Notice that the name should correspond to a valid Stan distribution, or a user-defined distribution in the Stan model code.
- name¶
Name of the Stan distribution.
- Type:
str
- params¶
Parameters of the distribution.
- Type:
list[float]
Examples
Standard normal prior:
prior = StanPrior(name="normal", params=[0, 1])
Exponential prior with rate 2:
prior = StanPrior(name="exponential", params=[2])
- class hboms.frontend.DiracDeltaPrior(param: str | float)¶
Representation of a Dirac delta prior (point mass) for a parameter.
This can be used to fix e.g. a location or scale parameter to a specific value: possibly the location or scale of another parameter.
- param¶
The fixed value or the name of the parameter to which this prior is anchored.
- Type:
str or float
Examples
Fixing a parameter to a constant value:
prior = DiracDeltaPrior(param=5.0)
Anchoring a parameter to another parameter named “alpha”:
prior = DiracDeltaPrior(param="alpha")
Let a be a random parameter with scale
scale_a, and fix b’s scale to a’s scale:param_a = Parameter(name="a", value=0.0, par_type="random") ddp = DiracDeltaPrior(param="scale_a") param_b = Parameter(name="b", value=1.0, par_type="random", scale_prior=ddp)
- class hboms.frontend.Correlation(params: list[str], value: ndarray | None = None, intensity: float | None = None)¶
Representation of a correlation structure among parameters. The intensity attribute can be used to specify the a priori strength of the correlation.
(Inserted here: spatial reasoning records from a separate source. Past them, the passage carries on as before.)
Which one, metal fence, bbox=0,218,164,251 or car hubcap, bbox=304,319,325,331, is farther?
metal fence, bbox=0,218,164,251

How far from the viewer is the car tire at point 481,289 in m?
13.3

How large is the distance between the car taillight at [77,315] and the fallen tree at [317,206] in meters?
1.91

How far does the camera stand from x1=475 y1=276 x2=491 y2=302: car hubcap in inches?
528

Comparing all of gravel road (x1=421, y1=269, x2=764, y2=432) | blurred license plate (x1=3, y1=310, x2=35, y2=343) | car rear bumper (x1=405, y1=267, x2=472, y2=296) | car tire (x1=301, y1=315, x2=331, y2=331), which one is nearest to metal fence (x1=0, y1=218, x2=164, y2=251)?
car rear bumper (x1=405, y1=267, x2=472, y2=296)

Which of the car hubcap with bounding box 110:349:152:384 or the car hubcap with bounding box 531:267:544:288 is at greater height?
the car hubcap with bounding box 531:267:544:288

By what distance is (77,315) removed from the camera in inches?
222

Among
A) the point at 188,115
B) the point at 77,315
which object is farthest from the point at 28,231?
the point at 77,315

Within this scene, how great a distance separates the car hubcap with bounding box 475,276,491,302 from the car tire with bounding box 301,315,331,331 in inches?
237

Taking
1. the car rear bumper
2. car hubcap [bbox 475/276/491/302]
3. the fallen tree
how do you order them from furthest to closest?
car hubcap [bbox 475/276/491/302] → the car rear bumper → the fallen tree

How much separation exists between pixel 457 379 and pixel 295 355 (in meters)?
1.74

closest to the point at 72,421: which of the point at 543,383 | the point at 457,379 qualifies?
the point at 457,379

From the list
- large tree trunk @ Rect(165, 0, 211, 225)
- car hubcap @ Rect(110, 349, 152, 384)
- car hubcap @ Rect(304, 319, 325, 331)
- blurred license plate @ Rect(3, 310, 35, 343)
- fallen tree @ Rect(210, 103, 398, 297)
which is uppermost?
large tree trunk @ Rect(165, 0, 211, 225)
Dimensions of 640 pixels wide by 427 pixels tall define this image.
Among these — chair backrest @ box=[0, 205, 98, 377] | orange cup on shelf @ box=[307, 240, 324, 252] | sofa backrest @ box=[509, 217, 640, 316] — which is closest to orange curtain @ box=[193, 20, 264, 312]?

The intenisty is used in the prior definition for the correlation matrix, e.g., in a LKJ prior.
- params¶
List of parameter names involved in the correlation.
- Type:
list[str]
- value¶
Initial correlation matrix, identity matrix if None.
- Type:
np.ndarray, optional
- intensity¶
Intensity of the correlation structure (used for the prior).
- Type:
float, optional
Examples
A correlation structure among parameters “alpha”, “beta”, and “gamma” with a specified correlation matrix:
corr = Correlation( params=["alpha", "beta", "gamma"], value=np.array([[1.0, 0.5, 0.3], [0.5, 1.0, 0.2], [0.3, 0.2, 1.0]]), intensity=1.0 )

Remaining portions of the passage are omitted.